Culture Editor Jeevan Farthing argues that boundaries in relationships help them to thrive.
As an annoying 14-year-old (and net burden on society) I used to declare ad nauseum that “sharing is caring”. I have since dissociated from being that person, such is the perpetual reinvention-of-the-self necessitated by late-teen development, and the phrase now appears, to me, to be a double-edged sword. While apportioning your Daim bars among your friends remains a redistributive courtesy, where sharing consists not of material goods but of offloading all of your inner qualms onto your friends, it is not always mutually beneficial. The fundamental facets of sharing are still there – the division of a whole into parts – but without the establishment of boundaries it becomes more dumping than sharing, perhaps even an outsourcing of the self.
To be sure, it is human nature to want to confide in those you trust, and its inevitability makes finding a healthy solution all-the-more necessary. But in human relationships the sharing economy is not a circular economy: not every person will give and take in equal measure. Our connections with others are entangled and intertwined, and with the plethora of characters that the university experience introduces us to, we subconsciously identify that person who you know will always listen. But they will probably be that person for everyone they know. In Attached: The New Science of Adult Attachment, the research of Dr Amir Levine and Rachel S.F. Heller would suggest it is disproportionately those with an anxious attachment style who become that person, because they derive their worthiness from providing a service to others in fear of abandonment. And so they become overburdened and overwhelmed. It feels self-indulgent to bestow upon myself the label of that person, but I have certainly felt like one in the past.
The saying goes that a problem shared is a problem halved, but if I divulge on one person it does not make up for the six or seven others divulging on me. What’s worse, such a divulgence will consist not only of my own problems, but of those offloaded onto me, and sometimes I feel so overwhelmed by everyone else’s issues that I end up struggling precisely because of them. It is usually my mum who I am fortunate enough to have to listen to my ranting, but she is also that person for all of her friends, and so I am further contributing to her burden, and feel terrible about it.

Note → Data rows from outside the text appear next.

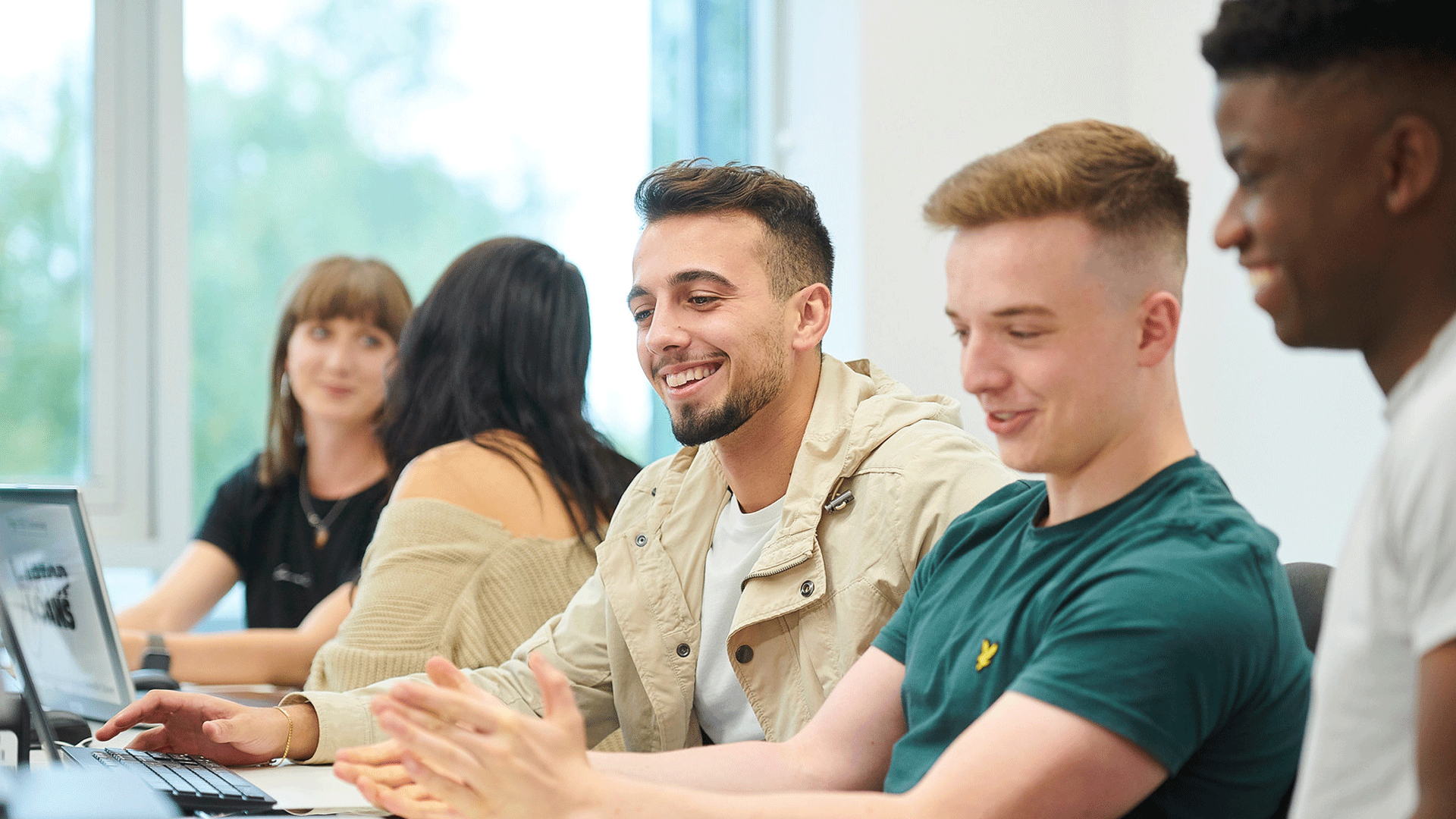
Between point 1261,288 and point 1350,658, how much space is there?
0.24 m

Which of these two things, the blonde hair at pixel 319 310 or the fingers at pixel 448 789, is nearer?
the fingers at pixel 448 789

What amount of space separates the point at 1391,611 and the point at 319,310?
2.65 meters

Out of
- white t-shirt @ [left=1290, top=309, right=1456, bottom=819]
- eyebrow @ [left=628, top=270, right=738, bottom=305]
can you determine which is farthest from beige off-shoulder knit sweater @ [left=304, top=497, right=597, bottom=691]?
white t-shirt @ [left=1290, top=309, right=1456, bottom=819]

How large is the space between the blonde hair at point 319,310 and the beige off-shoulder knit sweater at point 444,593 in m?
1.09

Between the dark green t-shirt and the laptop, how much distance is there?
66 centimetres

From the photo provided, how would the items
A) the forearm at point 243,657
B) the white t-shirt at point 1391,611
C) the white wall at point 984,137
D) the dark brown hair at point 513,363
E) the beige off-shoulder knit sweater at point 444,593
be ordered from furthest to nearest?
the white wall at point 984,137, the forearm at point 243,657, the dark brown hair at point 513,363, the beige off-shoulder knit sweater at point 444,593, the white t-shirt at point 1391,611

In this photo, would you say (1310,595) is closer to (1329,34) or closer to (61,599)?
(1329,34)

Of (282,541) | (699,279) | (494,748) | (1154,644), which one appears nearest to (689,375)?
(699,279)

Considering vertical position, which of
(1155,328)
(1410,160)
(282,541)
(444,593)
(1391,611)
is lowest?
(282,541)

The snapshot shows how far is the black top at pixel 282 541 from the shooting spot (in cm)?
289

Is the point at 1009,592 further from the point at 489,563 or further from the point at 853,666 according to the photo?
the point at 489,563

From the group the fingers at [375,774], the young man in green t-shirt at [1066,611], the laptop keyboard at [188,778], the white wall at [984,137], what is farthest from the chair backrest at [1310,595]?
the white wall at [984,137]

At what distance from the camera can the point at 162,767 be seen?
1404mm

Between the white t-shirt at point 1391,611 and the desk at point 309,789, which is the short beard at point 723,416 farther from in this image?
the white t-shirt at point 1391,611
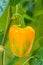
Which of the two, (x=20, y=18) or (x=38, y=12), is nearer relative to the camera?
(x=20, y=18)

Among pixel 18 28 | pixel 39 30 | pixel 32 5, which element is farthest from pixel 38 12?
pixel 18 28

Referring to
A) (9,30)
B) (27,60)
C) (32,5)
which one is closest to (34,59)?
(27,60)

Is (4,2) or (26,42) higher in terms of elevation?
(4,2)

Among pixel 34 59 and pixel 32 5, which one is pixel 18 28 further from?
pixel 32 5

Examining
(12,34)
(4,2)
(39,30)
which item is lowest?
(39,30)

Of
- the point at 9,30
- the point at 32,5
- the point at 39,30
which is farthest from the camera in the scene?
the point at 32,5

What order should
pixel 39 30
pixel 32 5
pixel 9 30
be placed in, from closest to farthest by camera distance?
pixel 9 30, pixel 39 30, pixel 32 5
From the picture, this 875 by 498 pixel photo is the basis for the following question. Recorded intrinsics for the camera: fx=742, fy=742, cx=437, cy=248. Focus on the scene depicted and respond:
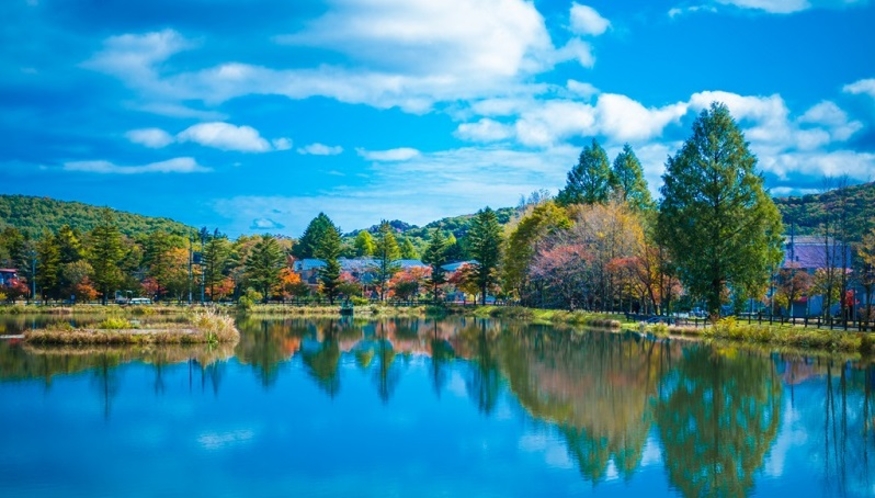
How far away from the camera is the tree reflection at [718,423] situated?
13180 millimetres

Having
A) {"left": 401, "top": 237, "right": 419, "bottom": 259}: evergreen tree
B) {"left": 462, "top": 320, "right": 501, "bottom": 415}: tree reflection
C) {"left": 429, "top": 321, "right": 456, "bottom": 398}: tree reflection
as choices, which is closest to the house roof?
{"left": 429, "top": 321, "right": 456, "bottom": 398}: tree reflection

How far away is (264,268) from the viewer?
6838cm

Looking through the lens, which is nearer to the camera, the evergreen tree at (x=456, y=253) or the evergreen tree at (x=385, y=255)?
the evergreen tree at (x=385, y=255)

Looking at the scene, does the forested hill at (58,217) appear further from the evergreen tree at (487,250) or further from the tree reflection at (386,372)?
the tree reflection at (386,372)

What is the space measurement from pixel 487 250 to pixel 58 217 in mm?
85796

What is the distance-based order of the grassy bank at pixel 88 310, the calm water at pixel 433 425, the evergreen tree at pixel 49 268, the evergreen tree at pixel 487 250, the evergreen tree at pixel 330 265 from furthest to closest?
1. the evergreen tree at pixel 330 265
2. the evergreen tree at pixel 487 250
3. the evergreen tree at pixel 49 268
4. the grassy bank at pixel 88 310
5. the calm water at pixel 433 425

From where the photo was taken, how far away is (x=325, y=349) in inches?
1324

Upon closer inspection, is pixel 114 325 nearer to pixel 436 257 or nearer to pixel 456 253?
pixel 436 257

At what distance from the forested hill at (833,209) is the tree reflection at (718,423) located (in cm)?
1964

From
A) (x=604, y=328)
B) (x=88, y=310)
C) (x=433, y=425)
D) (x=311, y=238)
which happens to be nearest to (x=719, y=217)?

Once someone confides in you, you feel you have a moral responsibility to follow through. If I know something might go wrong, and I choose to retreat from the situation when I could have intervened, I won’t forgive myself. You feel wounded that people don’t seem there for you, but it’s your own fault: you’ve chosen not to tell them anything because you feel they are already overburdened. And so the situation arises where I’ll receive a knock on the door to inform me that someone I’ll never meet and lives 400 miles away has given birth, and they won’t ever ask about my mum’s long covid. I’ll watch someone deteriorate in real time over messages, not following the advice I’ve already given to them about prioritising, and feel like a failure for not communicating the advice clearly enough. One of my friends changed my name on Snapchat to codependency problem; I laughed it off.
When it all gets too much I feel like the only way to get attention is to do something reckless, like leaving the country out of the blue, or turning off my phone for days. Maybe I am a hypocrite for writing this article, offloading my struggles onto the devoted readership of The Glasgow Guardian’s lifestyle section. But I’m managing a lot better now, and if you feel like you are struggling to be that person, it’s probably because of boundaries. A few months ago my therapist bluntly told me that I do not have any, and I’m currently in the process of setting them up in friendships where they are still lacking.
It’s unfortunate that boundaries possess negative connotations, such as rejection, when really they offer opportunities. Instead of completely cutting off someone you get on with, because their problems become too unbearable, you can give them your mobile number and emphasise that texting is for emergencies. If someone sends you feature-length essays on Snapchat every few hours, you can reduce your responses to once a day. And if they still keep on phoning you on every one of their drunken nights out, remember that you are fundamentally not responsible for their wellbeing, and there really is only so much you can do.
The beautiful thing about boundaries is that they are movable. I am still friends with everyone I’ve mentioned here, even the ones who have left university, a decision which they made completely of their own accord. Setting up boundaries is a process, and one which I’m still getting to grips with, but it is essential to be patient, because with boundaries, our propensity to share can work for everyone. Sharing problems with others isn’t always caring, but if we care as we share, we’ll all be happier and healthier for it.